From 2013-16 I worked as a Volkswagen and Mellon Foundations Postdoctoral Fellow jointly appointed at the German Institute of Archaeology (Deutsches Archäologisches Institut, DAI), in the Eurasia Department and Freie Universität, Berlin. I also retain a posting as a Research Associate at Washington University in St. Louis in the Anthropology Department. I recently finished a Faculty Teaching Instructorship position at WashU, where I also defended my dissertation in March of 2013.

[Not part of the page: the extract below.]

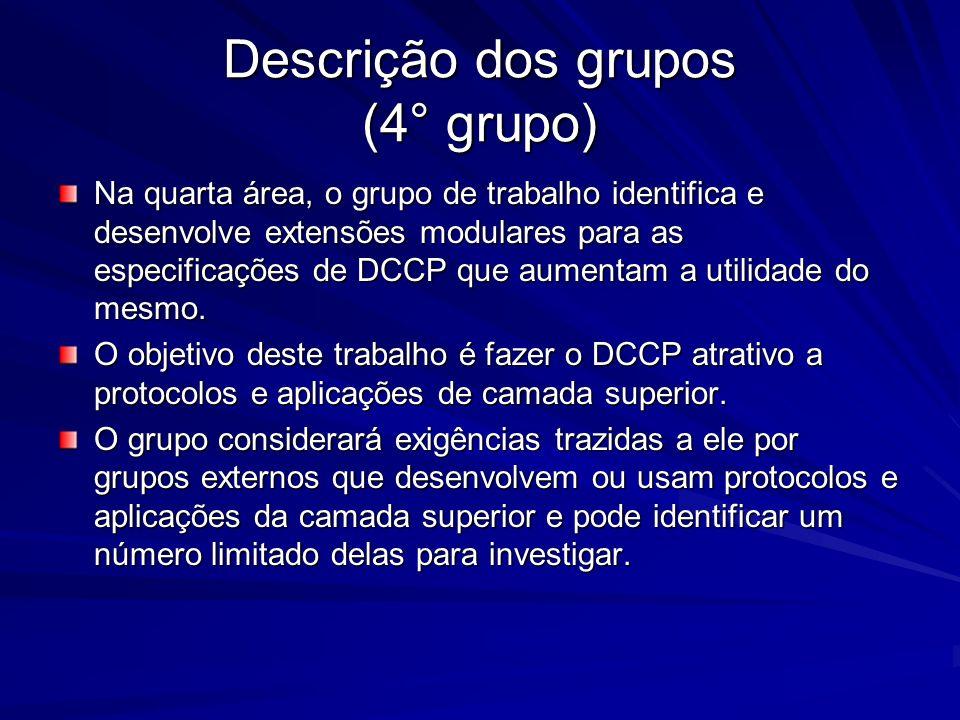 Descrição dos grupos (4° grupo) Na quarta área, o grupo de trabalho identifica e desenvolve extensões modulares para as especificações de DCCP que aum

While in Berlin, I organized an international conference, funded through my grants, titled Introduction and Intensification of Agriculture in Central Eurasia: Exception to the rule or exception that proves the rule? This three-day conference consisted of 30 talks from scholars originating from ten countries spanning Asia, Europe, and North America; all of whom are leading experts on the topic of the origin and spread of agriculture in Central Eurasia.

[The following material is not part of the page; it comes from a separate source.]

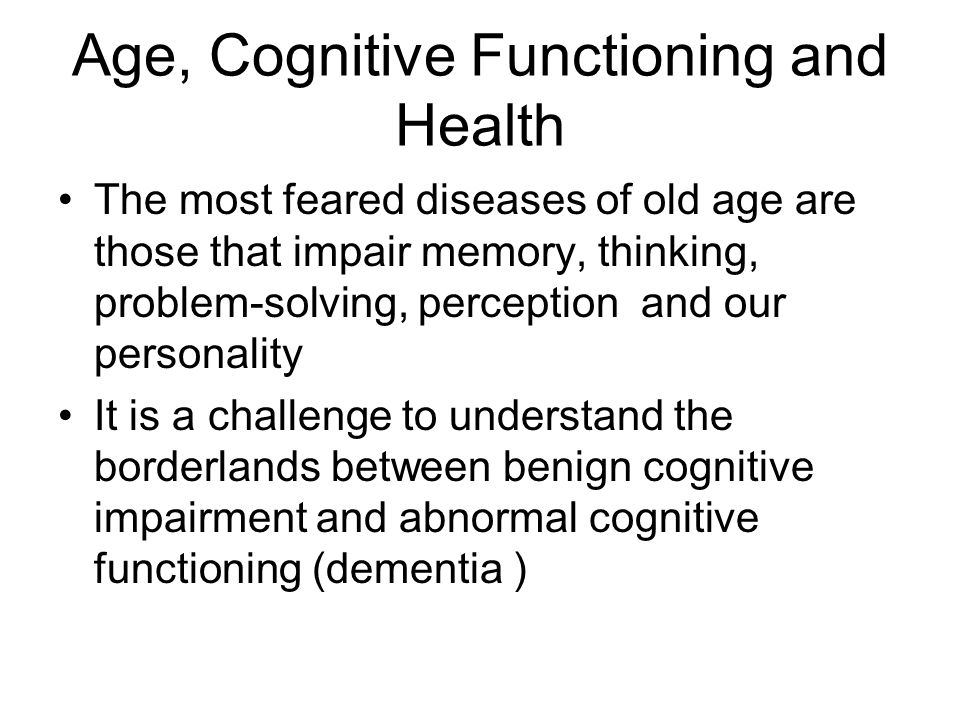 Age, Cognitive Functioning and Health The most feared diseases of old age are those that impair memory, thinking, problem-solving, perception and our personality It is a challenge to understand the borderlands between benign cognitive impairment and abnormal cognitive functioning (dementia )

The proceedings of the Berlin conference are published in a special edition volume of The Holocene. I had the honor of editing this special edition alongside my esteemed colleagues, Mayke Wagner and Pavel Tarasov. This collection of articles is an important contribution to the field of Central Eurasian Archaeology. Check out my introduction here.
Using macrobotanical methods to study prehistoric Inner Asian economy, I am specifically looking at trajectories of agricultural spread and adoption. I am interested in questions pertaining to paleoenvironment, cultural exchange, and social orders in the arid and mountainous zones of Central Asia and western China. These questions feed into a broader understanding of human adaptations, social development, and complexity while building a new view of the development of complex societies and the role of agricultural intensification.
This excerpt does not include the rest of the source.